§ **EXERCISE**
Drop the pictures and restate the rest of the listing word for word.

§ **DATA SHOWN**

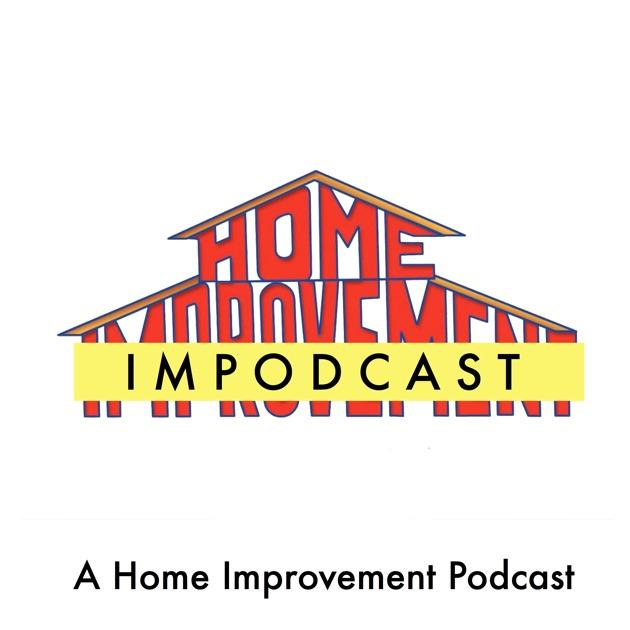 F V Home Improvement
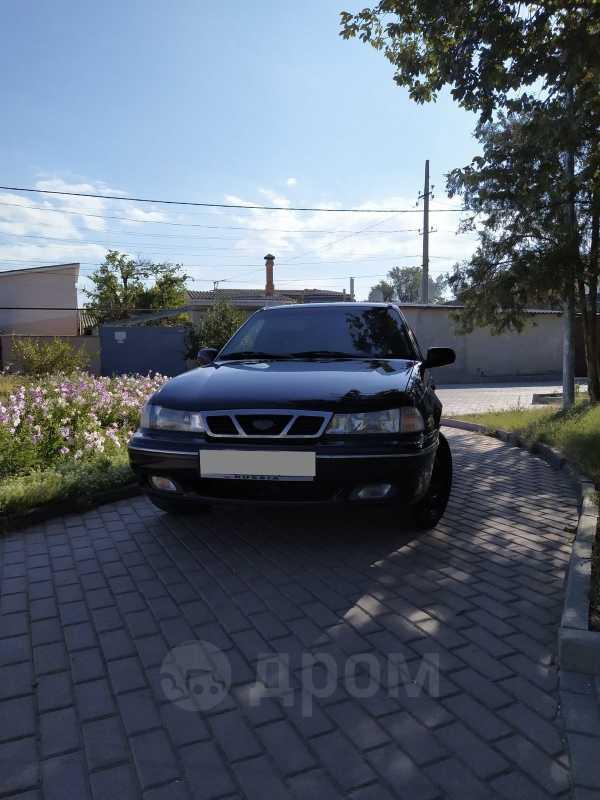 Daewoo Nexia, 2007 год, 155 555 руб.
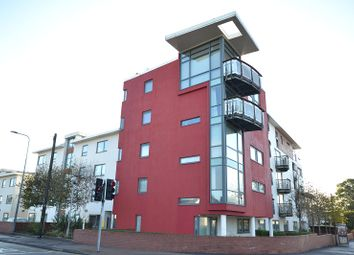 Thumbnail 2 bed flat for sale in The Monico Pantbach Road, Rhiwbina, Cardiff.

§ **YOUR SOLUTION**
 F V Home Improvement
 Daewoo Nexia, 2007 год, 155 555 руб.
 Thumbnail 2 bed flat for sale in The Monico Pantbach Road, Rhiwbina, Cardiff.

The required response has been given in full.